Wow presto, sounds like my work environment; the laughing, the chit chat, the lunches. Only I'm the one playing the music because I'm trying to drown it all out. The first year of my position I worked completely alone, I thought it was the perfect job for an innie and it was. But then the project grew and my boss hired an extravert and place her in a 12 X 14 office with me. She spends her week chit chatting on the phone w/ boyfriend of the week, planning her weekend get togethers and the other office people are always up there in our tiny little office laughing and chit chatting with her.
Now here is the dilemma - as an extravert SHE is advancing in her career simply because people like her. (certainly not because she's doing more work than I am) I, on the other hand, am looking like the idiot, getting less work done now because she keeps interupting me all day. I certainly will not get ahead any time soon on my winning personality. So, her personality is jeopardizing my career. Also, I can relate in a small way to your double whammy of being introverted and gay. I am a female INTP, so not only am I an introvert in a world full of extraverts, I am a logical, thinking, unemotional female in a world full of feeling females.

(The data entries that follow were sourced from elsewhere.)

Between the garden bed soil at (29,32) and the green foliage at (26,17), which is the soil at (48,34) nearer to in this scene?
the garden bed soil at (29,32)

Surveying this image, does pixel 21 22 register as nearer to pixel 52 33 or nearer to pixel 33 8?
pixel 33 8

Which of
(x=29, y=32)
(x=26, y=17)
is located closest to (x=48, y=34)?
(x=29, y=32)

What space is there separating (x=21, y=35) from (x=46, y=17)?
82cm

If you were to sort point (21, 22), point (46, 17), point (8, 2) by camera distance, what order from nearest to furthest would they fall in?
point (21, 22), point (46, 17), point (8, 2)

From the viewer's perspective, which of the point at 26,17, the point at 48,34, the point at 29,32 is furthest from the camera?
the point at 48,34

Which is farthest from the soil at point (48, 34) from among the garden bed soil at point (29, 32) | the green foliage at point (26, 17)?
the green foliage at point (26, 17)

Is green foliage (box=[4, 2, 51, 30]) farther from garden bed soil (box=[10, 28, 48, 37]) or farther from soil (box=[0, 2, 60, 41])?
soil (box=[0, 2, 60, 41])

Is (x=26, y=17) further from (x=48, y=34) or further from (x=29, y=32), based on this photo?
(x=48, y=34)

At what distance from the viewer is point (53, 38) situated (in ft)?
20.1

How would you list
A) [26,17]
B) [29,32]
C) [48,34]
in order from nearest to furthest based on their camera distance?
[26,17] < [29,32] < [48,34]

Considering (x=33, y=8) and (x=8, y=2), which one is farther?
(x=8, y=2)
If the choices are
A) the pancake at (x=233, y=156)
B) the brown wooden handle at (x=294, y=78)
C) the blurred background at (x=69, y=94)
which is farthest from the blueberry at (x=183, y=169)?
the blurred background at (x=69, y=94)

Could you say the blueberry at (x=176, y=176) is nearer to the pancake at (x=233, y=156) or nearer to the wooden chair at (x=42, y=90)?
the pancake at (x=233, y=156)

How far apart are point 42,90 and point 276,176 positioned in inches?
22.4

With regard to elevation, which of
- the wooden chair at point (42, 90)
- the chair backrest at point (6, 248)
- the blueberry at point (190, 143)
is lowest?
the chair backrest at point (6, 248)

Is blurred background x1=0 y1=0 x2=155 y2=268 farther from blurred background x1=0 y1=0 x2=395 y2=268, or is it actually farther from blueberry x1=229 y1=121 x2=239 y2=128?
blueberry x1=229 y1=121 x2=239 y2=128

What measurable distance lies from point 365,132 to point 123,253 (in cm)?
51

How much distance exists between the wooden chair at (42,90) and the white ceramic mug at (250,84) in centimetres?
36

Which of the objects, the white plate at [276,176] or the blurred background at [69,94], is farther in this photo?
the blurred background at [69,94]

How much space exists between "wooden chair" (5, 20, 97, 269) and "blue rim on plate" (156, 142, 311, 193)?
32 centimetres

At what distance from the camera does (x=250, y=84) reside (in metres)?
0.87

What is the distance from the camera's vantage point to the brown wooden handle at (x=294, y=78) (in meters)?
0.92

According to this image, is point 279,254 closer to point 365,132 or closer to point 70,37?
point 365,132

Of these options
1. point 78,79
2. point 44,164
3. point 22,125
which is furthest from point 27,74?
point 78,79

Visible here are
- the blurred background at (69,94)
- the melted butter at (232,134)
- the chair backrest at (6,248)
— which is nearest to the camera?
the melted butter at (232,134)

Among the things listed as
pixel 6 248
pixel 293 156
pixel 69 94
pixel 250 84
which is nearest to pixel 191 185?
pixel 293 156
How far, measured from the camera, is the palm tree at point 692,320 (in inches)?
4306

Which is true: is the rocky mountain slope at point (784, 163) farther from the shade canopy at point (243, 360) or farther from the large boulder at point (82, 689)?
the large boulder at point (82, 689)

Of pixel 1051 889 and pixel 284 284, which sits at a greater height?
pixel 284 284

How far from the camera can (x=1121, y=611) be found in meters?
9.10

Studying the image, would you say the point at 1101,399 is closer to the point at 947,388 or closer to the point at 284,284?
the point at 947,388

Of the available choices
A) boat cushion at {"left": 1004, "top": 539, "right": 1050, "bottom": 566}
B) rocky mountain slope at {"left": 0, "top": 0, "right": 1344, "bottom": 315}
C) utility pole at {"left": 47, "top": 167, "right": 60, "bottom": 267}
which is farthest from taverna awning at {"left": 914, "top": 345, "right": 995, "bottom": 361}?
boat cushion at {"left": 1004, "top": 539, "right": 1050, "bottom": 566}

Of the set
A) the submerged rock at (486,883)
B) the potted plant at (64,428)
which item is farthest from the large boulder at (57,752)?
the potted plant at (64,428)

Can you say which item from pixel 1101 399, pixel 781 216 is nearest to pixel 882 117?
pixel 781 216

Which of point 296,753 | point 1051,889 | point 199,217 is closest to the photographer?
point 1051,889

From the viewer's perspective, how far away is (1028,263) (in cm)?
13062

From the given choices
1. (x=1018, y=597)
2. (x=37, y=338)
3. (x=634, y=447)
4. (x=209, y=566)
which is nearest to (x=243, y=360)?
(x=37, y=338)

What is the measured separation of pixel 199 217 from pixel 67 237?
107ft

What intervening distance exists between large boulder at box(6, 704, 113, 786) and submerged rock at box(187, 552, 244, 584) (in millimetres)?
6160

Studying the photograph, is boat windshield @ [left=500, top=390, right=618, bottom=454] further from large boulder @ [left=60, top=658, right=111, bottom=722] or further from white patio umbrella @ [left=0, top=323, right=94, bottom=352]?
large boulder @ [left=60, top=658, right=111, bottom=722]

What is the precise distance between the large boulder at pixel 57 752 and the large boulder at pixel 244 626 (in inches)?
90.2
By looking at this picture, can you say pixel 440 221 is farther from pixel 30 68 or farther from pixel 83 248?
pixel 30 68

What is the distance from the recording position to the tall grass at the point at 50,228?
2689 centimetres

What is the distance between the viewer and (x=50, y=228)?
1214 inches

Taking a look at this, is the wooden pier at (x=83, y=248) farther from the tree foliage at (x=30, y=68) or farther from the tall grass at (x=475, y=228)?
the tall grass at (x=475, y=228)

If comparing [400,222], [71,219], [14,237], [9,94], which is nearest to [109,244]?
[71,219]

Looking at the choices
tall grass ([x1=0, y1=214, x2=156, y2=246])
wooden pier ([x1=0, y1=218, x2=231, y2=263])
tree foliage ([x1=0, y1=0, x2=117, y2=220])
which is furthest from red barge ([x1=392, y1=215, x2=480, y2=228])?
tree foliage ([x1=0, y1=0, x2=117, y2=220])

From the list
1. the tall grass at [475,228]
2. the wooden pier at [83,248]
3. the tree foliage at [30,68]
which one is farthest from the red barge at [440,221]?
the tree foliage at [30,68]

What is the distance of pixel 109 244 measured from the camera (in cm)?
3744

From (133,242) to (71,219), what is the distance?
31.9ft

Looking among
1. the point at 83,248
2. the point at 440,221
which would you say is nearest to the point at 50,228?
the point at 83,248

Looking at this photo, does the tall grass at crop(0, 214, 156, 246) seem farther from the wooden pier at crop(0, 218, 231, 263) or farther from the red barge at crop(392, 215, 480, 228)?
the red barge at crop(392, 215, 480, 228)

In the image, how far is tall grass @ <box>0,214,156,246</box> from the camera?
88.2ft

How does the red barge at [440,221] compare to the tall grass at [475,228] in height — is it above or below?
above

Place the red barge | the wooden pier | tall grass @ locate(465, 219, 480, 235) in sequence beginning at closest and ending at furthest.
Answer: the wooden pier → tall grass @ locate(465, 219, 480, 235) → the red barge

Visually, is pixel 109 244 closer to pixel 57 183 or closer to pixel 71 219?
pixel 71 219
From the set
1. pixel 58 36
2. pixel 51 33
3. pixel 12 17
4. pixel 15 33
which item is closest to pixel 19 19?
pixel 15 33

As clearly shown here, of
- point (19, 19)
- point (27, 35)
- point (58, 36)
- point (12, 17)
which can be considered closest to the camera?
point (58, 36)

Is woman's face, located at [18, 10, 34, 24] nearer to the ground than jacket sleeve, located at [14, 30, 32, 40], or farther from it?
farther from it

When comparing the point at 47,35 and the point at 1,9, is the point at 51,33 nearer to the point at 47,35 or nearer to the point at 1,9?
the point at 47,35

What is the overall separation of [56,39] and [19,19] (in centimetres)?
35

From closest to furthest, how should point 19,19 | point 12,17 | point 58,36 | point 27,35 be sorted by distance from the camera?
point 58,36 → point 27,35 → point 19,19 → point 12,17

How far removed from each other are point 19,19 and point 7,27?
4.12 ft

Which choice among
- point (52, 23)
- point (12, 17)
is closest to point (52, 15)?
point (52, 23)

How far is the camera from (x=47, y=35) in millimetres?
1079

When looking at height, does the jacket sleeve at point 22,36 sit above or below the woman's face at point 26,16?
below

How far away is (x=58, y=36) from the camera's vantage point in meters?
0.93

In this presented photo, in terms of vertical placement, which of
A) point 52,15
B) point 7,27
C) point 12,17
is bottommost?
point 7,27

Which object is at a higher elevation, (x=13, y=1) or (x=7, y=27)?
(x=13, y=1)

However, I wouldn't recommend choosing a career based on what you learn during the interview. First off, environments change, second, you may miss opportunities and there's no way for you to know that. I've taken it upon myself to educate all the extraverts in my lab about innies. Now it's common language where I work and people are slowly beginning to understand why I am the way I am. However, I'm still strspamling with ways to describe what an introvert is without either using negativities that make us look bad, or positives that make the extravert angry with what I am saying. For example, if I say "introverts tend to be easily distracted by the external environment" she will fluff up like a peac**k and say something like, "not me, bring it on, nothing distracts me" as if being easily distracted somehow makes me incompetent. If I say, "no, it's because we tend to always be always in our heads thinking about something." She will say "oh yeah I think all the time too" again, making me look like she can do anything I can do, but I somehow lack the competencies and social skills that she has.
Anyway, has anyone come up with a good few sentence description of what being introverted means, for the purpose of describing it to others? One that doesn't make us look incompetent or sound demeaning?